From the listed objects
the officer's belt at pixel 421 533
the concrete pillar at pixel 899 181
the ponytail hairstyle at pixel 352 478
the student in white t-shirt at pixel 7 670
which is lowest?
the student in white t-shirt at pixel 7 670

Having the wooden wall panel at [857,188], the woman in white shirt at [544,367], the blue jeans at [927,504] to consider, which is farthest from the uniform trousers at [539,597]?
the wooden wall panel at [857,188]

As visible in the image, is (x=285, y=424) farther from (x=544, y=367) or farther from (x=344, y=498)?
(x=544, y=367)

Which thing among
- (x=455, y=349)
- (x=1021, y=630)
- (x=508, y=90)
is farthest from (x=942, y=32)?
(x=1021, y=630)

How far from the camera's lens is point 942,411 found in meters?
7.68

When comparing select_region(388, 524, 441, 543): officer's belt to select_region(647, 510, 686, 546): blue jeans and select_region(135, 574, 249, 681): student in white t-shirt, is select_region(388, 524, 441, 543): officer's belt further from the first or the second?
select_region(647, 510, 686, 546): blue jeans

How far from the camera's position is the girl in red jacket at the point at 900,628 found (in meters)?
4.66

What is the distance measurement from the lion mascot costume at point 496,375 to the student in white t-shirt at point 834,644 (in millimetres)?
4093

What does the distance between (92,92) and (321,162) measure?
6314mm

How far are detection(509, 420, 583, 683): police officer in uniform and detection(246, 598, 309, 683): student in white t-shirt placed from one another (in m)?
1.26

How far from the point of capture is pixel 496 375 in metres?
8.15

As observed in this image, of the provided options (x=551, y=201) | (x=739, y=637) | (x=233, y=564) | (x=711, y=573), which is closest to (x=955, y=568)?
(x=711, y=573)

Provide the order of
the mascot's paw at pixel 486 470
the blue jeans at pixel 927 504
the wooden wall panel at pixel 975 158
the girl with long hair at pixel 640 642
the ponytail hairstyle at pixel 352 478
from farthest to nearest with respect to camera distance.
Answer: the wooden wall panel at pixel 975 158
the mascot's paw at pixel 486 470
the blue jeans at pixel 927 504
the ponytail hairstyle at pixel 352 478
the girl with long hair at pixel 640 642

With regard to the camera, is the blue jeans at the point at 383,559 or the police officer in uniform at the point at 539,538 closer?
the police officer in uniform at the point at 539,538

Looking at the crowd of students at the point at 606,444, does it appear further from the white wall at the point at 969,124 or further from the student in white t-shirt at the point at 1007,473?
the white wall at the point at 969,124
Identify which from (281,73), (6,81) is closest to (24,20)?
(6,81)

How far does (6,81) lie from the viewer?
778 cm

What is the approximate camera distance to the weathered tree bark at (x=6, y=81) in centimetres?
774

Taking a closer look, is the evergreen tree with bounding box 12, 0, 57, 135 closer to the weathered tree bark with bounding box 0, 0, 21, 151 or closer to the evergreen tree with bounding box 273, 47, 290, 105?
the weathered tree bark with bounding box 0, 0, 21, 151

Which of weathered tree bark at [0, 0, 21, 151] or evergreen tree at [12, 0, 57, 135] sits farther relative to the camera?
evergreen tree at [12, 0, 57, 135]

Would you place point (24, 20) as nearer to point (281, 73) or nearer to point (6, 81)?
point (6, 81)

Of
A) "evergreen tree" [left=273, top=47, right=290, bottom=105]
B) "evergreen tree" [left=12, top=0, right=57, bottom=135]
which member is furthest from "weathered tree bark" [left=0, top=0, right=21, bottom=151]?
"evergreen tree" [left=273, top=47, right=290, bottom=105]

Written exercise: From the line containing "Taking a closer" to the last line of the material, please quote every line exactly and only those.

Answer for this exercise:
Taking a closer look, is the evergreen tree with bounding box 12, 0, 57, 135 closer to the weathered tree bark with bounding box 0, 0, 21, 151 or closer to the evergreen tree with bounding box 273, 47, 290, 105?
the weathered tree bark with bounding box 0, 0, 21, 151

Which of weathered tree bark at [0, 0, 21, 151] or evergreen tree at [12, 0, 57, 135] sits farther relative to the camera?
evergreen tree at [12, 0, 57, 135]

Would you place point (24, 20) as nearer to point (281, 73) or nearer to point (6, 81)?
point (6, 81)

Of
A) "evergreen tree" [left=273, top=47, right=290, bottom=105]
B) "evergreen tree" [left=12, top=0, right=57, bottom=135]
which member is furthest from "weathered tree bark" [left=0, top=0, right=21, bottom=151]?
"evergreen tree" [left=273, top=47, right=290, bottom=105]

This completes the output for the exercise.